Here in Oakland, I don’t think it’s melodramatic or inaccurate to say that we now live in the midst of multiple ongoing crises. Thich Nhat Hanh has said that the future Buddha, Maitreya, may be a community, not an individual. Perhaps your community, like mine, is in need of inventive ways to carve out spaces for what some are now calling “radical rest.”
I advocate for more forgiving and spacious schedules of spiritual practice that value being well-rested and that move toward honoring the body–mind’s need for enough sleep and downtime. Social justice activist Angela Davis, in an interview in YES! Magazine, says:
I think our notions of what counts as radical have changed over time. Self-care and healing and attention to the body and the spiritual dimension—all of this is now a part of radical social justice struggles. That wasn’t the case before. And I think that now we’re thinking deeply about the connection between interior life and what happens in the social world. Even those who are fighting against state violence often incorporate impulses that are based on state violence in their relations with other people.
============
→ Task requirements
Reproduce the passage on radical rest in full, word for word.

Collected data
============
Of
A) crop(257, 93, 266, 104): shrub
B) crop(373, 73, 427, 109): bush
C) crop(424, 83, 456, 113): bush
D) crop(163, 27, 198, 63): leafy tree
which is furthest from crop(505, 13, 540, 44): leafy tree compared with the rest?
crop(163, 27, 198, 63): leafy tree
============
→ Task answer
Here in Oakland, I don’t think it’s melodramatic or inaccurate to say that we now live in the midst of multiple ongoing crises. Thich Nhat Hanh has said that the future Buddha, Maitreya, may be a community, not an individual. Perhaps your community, like mine, is in need of inventive ways to carve out spaces for what some are now calling “radical rest.”
I advocate for more forgiving and spacious schedules of spiritual practice that value being well-rested and that move toward honoring the body–mind’s need for enough sleep and downtime. Social justice activist Angela Davis, in an interview in YES! Magazine, says:
I think our notions of what counts as radical have changed over time. Self-care and healing and attention to the body and the spiritual dimension—all of this is now a part of radical social justice struggles. That wasn’t the case before. And I think that now we’re thinking deeply about the connection between interior life and what happens in the social world. Even those who are fighting against state violence often incorporate impulses that are based on state violence in their relations with other people.